Coffee consumers seem to be better protected against the risk of developing Parkinson's Disease than non-coffee drinkers. This conclusion was reached by an extensive Portuguese meta-analysis which was presented at the 1st Congress of the European Academy of Neurology (EAN) in Berlin.

"According to available data, coffee drinkers reduce their risk of developing Parkinson's by almost one third, to be precise by 31 percent", study author Dr Filipe Brogueira Rodrigues of the Instituto de Medicina Molecular in Lisbon (Portugal) reported. Following a systematic review of 37 studies from all over the world, it is regarded as confirmed: "Men and women benefit equally from the effects of caffeine." There are many possible explanations for this. It is primarily assumed that caffeine interacts with the neurotransmitter adenosine. Dr Filipe Brogueira Rodrigues: "This may have neuroprotective effects on specific brain regions which play an important role in relation to Parkinson's." This was already tested in animal models, but proof is still awaited in humans.

Coffee drinkers gain better protection against more than Parkinson's. As other studies have indicated, they are also less likely to develop type 2 diabetes, stroke, depression, Alzheimer's, liver cirrhosis or liver cancer due to caffeine consumption. The factor linking these disorders is not yet sufficiently researched. A joint factor might be that they are all chronic and linked to cell degeneration in one way or another.

"The results of this important meta analytic study reported at the EAN Congress confirm the finding that caffeine exposure is associated with a reduction in the risk of developing Parkinson's disease (PD).

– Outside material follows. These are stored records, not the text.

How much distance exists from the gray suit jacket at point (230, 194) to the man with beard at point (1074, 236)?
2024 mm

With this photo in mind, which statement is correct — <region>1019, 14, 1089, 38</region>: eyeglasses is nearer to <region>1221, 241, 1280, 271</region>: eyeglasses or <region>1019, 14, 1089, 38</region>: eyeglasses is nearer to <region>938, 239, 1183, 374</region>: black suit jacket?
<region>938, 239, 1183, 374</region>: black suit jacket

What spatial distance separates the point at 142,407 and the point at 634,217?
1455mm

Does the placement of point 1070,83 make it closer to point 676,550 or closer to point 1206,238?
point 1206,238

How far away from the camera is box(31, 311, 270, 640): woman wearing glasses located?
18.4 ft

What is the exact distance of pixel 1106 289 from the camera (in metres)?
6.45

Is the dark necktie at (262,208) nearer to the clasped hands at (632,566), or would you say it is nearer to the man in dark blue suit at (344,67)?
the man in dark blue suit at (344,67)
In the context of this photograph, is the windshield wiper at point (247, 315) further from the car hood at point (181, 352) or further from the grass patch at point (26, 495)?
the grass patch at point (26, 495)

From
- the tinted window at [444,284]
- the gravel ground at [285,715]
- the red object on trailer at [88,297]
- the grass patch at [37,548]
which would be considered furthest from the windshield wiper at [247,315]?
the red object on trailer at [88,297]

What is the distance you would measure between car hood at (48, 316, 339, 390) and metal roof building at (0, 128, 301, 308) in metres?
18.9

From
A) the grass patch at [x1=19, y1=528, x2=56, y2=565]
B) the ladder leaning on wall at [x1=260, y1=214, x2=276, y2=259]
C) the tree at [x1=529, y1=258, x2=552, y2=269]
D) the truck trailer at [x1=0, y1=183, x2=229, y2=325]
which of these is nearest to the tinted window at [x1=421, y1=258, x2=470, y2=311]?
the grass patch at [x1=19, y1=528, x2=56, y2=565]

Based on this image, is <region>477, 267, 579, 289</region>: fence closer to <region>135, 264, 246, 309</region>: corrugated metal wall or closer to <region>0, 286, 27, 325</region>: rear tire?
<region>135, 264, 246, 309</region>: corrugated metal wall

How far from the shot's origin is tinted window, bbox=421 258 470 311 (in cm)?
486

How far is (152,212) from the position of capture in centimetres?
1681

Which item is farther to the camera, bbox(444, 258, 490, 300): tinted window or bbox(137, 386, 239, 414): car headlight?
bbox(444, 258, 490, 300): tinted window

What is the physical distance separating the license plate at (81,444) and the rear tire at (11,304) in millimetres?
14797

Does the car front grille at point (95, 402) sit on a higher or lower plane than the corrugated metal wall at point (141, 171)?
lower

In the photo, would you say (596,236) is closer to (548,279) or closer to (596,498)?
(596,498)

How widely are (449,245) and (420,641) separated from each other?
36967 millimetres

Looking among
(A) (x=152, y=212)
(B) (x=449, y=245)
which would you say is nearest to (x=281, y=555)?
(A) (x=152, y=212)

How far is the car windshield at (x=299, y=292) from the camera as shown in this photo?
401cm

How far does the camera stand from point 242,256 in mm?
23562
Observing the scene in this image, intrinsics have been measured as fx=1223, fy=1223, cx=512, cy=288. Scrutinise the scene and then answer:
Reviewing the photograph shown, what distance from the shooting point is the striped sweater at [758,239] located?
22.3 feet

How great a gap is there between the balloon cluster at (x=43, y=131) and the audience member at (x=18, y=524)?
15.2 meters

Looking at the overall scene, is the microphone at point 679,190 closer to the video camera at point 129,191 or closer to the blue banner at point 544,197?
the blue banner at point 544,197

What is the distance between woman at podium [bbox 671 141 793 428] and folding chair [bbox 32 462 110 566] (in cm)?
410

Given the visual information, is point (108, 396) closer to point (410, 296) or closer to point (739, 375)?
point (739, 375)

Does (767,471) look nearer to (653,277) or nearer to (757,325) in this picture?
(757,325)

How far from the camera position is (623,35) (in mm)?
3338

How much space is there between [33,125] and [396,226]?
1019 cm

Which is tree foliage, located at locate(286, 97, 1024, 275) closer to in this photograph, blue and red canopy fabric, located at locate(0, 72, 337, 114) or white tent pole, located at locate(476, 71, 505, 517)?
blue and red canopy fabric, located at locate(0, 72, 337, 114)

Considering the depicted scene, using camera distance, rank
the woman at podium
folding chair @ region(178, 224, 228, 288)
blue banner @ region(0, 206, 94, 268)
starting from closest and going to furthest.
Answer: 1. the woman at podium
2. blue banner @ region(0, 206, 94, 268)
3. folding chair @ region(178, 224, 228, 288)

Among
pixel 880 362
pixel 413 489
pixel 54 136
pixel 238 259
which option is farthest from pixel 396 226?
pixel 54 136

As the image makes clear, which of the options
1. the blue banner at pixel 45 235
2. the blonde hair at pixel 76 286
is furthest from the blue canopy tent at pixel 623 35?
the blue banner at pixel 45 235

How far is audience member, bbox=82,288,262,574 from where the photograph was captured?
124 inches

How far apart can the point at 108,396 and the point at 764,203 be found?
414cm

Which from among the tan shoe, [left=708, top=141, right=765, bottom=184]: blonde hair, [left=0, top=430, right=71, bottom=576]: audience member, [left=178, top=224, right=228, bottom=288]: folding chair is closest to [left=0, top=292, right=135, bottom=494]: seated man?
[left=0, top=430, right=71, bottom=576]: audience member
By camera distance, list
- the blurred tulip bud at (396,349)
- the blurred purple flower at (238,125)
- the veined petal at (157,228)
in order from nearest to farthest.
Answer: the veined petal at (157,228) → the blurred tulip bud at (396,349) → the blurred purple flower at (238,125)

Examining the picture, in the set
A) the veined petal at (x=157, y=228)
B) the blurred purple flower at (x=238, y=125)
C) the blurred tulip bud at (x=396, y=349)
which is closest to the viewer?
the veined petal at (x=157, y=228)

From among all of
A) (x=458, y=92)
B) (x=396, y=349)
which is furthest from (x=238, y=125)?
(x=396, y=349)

Better understanding of environmental factors which reduce or increase the risk of developing PD is crucial to safeguard against developing this disorder", Prof Kailash Bhatia from the Institute of Neurology, UCL, London and Chair of the EAN Subspecialty Committee on Parkinson's Disease and Movement Disorders, commented the presentation. However, he added that further work was needed to understand the mechanism of this apparent protective effect of caffeine exposure.